Selected excerpt:
● ● ● ●

Pelota purépecha (Spanish for "Purépecha ball"), called Uárukua Ch'anakua (literally "a game with sticks") in the Purépecha language, is an Indigenous Mexican sport similar to those in the Hockey family. Although not a mainstream sport in Mexico, ice hockey is played in larger cities like Monterrey, Guadalajara, Villahermosa, Culiacán, León and Mexico City.

The Mexican Elite League is the top level of ice hockey in Mexico. The Mexican Elite League, was inaugurated on 2 October 2010 with the aim to establish Mexico as a high-level international competitor in ice hockey. Currently it has 4 professional teams and 17 associated equipment.

The "Federación Deportiva de Mexico de Hockey Sobre Hielo" (Mexico National Ice Hockey Federation) regulates all tournaments in Mexico.  The Mexican hockey league includes 7 federation clubs and 8 independent clubs. Mexico is also the only Latin American full member of the International Ice Hockey Federation and competes in international tournaments.
Claudia Téllez, at 32 became the first Mexican national to sign for the Canadian Women's Hockey League and Jorge Perez, became the first Mexican-born player at the Junior A level in Canada for Rayside-Balfour.  

Although American born and trained, National Hockey League (NHL) center Auston Matthews is of Mexican heritage through his mother, and grew up in Scottsdale, Arizona. In the 2016 NHL Entry Draft Matthews was drafted first overall by the Toronto Maple Leafs, and began his NHL career by scoring four goals against the Ottawa Senators in his NHL debut, becoming the only rookie in modern history to achieve such a feat. 

Matthews would go on to win the Calder Memorial Trophy as the best rookie during the 2016/17 season with a 40 goal campaign, helping the Maple Leafs return to the Stanley Cup Playoffs for the only the second time since 2004, where they would fall in six games to the President Trophy winning Washington Capitals. Widely considered one of the best players in the world, Matthews won his first Rocket Richard trophy in 2021 as the league's leading scorer with 41 goals in 52 games. Matthews would repeat this feat the following season, becoming the first player in a decade to score 60 goals in a single seasonand putting up a career high 106 points, for which he was awarded the Hart Memorial Trophy and Ted Lindsay Award as the most valuable player in the league as judged by the media and players union respectively.  

Guadalajara born Xavier A. Gutierrez serves as the CEO and President of the Arizona Coyotes, and is the first Latino team President & CEO in NHL history. Notable former NHL players of Mexican descent include former Montreal Canadiens forward Scott Gomez and retired San Jose Sharks winger Raffi Torres.

In 2017 the Mexican women's ice hockey team won a gold in Iceland, in their six-team division of the women's world championship. It was the first gold-medal win for Mexico at a full International Ice Hockey Federation (IIHF) world championship event. The team formed in 2012. The team's win this past week in Akureyri, Iceland, which left it in 27th place in the women's championships, earned it a promotion from Group B to Group A in Division II for next year.

● ● ● ●

Task list:
a: Can you transcribe the passage on ice hockey in Mexico, everything from "Guadalajara born Xavier" down to "winger Raffi Torres."?
b: Do these statements agree with the passage on ice hockey in Mexico? Answer yes or no for each, quoting the words of the passage that decide it. (i) The Mexican Elite League was inaugurated on 2 October 2010. (ii) Auston Matthews grew up in Mexico City. (iii) The Mexican women's ice hockey team formed in 2017.

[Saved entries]
● ● ● ●

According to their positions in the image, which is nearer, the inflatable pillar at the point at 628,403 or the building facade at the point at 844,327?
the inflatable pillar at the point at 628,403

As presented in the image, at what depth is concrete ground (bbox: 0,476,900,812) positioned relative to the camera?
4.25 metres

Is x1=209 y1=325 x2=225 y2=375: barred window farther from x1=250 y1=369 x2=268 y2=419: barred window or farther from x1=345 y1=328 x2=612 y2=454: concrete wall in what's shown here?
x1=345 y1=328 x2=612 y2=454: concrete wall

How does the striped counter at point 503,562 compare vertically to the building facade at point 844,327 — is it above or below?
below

● ● ● ●

Written responses:
a:
Guadalajara born Xavier A. Gutierrez serves as the CEO and President of the Arizona Coyotes, and is the first Latino team President & CEO in NHL history. Notable former NHL players of Mexican descent include former Montreal Canadiens forward Scott Gomez and retired San Jose Sharks winger Raffi Torres.

b:
(i) Yes: "was inaugurated on 2 October 2010"
(ii) No: "grew up in Scottsdale, Arizona"
(iii) No: "The team formed in 2012."